### Exercise directions:
Copy out the entries below precisely; nothing is to be omitted.

### Raw records:
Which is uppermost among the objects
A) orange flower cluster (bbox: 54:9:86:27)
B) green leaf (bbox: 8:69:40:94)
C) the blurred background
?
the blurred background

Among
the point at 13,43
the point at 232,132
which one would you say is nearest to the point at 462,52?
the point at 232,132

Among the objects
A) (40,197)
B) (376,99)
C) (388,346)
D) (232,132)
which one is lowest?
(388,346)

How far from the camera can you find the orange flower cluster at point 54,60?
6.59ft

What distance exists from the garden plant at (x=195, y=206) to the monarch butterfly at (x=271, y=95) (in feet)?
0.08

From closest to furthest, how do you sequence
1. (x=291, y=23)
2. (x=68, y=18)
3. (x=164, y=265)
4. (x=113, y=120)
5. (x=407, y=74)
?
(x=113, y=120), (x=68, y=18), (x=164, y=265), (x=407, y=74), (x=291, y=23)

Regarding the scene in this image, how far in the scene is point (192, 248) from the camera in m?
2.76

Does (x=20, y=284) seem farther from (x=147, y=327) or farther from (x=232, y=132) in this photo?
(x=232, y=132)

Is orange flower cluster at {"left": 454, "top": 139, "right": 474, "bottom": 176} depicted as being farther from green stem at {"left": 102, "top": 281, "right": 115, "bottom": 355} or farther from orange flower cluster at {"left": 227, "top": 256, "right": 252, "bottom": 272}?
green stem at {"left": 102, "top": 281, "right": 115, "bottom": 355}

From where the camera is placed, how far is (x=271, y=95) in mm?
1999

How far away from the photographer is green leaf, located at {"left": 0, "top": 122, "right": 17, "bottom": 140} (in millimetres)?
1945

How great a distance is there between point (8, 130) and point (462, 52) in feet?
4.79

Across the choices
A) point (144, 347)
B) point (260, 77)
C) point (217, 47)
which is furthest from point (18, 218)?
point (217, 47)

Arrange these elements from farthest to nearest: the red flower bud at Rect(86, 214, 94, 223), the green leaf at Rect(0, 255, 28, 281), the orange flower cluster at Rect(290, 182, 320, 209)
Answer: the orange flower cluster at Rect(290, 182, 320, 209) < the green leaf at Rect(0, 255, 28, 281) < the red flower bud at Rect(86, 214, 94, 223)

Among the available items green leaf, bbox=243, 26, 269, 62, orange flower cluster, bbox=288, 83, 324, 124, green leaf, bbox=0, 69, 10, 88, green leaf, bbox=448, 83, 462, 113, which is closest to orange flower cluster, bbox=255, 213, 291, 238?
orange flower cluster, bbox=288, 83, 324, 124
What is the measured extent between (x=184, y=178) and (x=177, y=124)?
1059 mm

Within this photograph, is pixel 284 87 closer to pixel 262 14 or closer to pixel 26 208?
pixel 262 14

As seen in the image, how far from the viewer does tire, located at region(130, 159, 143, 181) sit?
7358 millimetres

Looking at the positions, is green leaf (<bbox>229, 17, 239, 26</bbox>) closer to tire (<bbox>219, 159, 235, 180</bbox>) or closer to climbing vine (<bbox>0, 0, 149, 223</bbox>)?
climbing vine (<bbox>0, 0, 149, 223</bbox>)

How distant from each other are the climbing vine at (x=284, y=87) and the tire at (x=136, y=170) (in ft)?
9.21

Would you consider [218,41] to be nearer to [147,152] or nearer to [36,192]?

### Task solution:
Which is uppermost among the objects
A) orange flower cluster (bbox: 54:9:86:27)
B) green leaf (bbox: 8:69:40:94)
C) the blurred background
?
the blurred background

Among
the point at 13,43
the point at 232,132
which one would you say is nearest to the point at 462,52?
the point at 232,132

Among the objects
A) (40,197)
B) (376,99)
C) (388,346)
D) (232,132)
which one is lowest?
(388,346)

How far from the camera can you find the orange flower cluster at point 54,60?
6.59ft

What distance exists from the garden plant at (x=195, y=206) to the monarch butterfly at (x=271, y=95) (in feet)?
0.08

From closest to furthest, how do you sequence
1. (x=291, y=23)
2. (x=68, y=18)
3. (x=164, y=265)
4. (x=113, y=120)
5. (x=407, y=74)
?
(x=113, y=120), (x=68, y=18), (x=164, y=265), (x=407, y=74), (x=291, y=23)

Regarding the scene in this image, how far in the scene is point (192, 248) from the camera in m?
2.76

Does (x=20, y=284) seem farther from (x=147, y=327) or farther from (x=232, y=132) in this photo?
(x=232, y=132)

Is orange flower cluster at {"left": 454, "top": 139, "right": 474, "bottom": 176} depicted as being farther from green stem at {"left": 102, "top": 281, "right": 115, "bottom": 355} or farther from orange flower cluster at {"left": 227, "top": 256, "right": 252, "bottom": 272}?
green stem at {"left": 102, "top": 281, "right": 115, "bottom": 355}

From where the camera is placed, how far is (x=271, y=95) in mm?
1999

How far away from the photographer is green leaf, located at {"left": 0, "top": 122, "right": 17, "bottom": 140} (in millimetres)?
1945

How great a distance is there between point (8, 130) and point (462, 52) in feet?
4.79

Across the choices
A) point (144, 347)
B) point (260, 77)
C) point (217, 47)
which is furthest from point (18, 218)?
point (217, 47)

Arrange these elements from farthest to nearest: the red flower bud at Rect(86, 214, 94, 223), the green leaf at Rect(0, 255, 28, 281), the orange flower cluster at Rect(290, 182, 320, 209)
Answer: the orange flower cluster at Rect(290, 182, 320, 209) < the green leaf at Rect(0, 255, 28, 281) < the red flower bud at Rect(86, 214, 94, 223)

Among the available items green leaf, bbox=243, 26, 269, 62, orange flower cluster, bbox=288, 83, 324, 124, green leaf, bbox=0, 69, 10, 88, green leaf, bbox=448, 83, 462, 113, which is closest to orange flower cluster, bbox=255, 213, 291, 238?
orange flower cluster, bbox=288, 83, 324, 124
What is the measured extent between (x=184, y=178) and (x=177, y=124)?
1059 mm

Within this photograph, is pixel 284 87 closer to pixel 262 14 or closer to pixel 26 208?
pixel 262 14

As seen in the image, how far from the viewer does tire, located at region(130, 159, 143, 181) sit?
7358 millimetres

Looking at the positions, is green leaf (<bbox>229, 17, 239, 26</bbox>) closer to tire (<bbox>219, 159, 235, 180</bbox>) or closer to climbing vine (<bbox>0, 0, 149, 223</bbox>)?
climbing vine (<bbox>0, 0, 149, 223</bbox>)

How distant from each other are the climbing vine at (x=284, y=87) and the tire at (x=136, y=170) (in ft)?
9.21

Would you consider [218,41] to be nearer to [147,152] or nearer to [36,192]?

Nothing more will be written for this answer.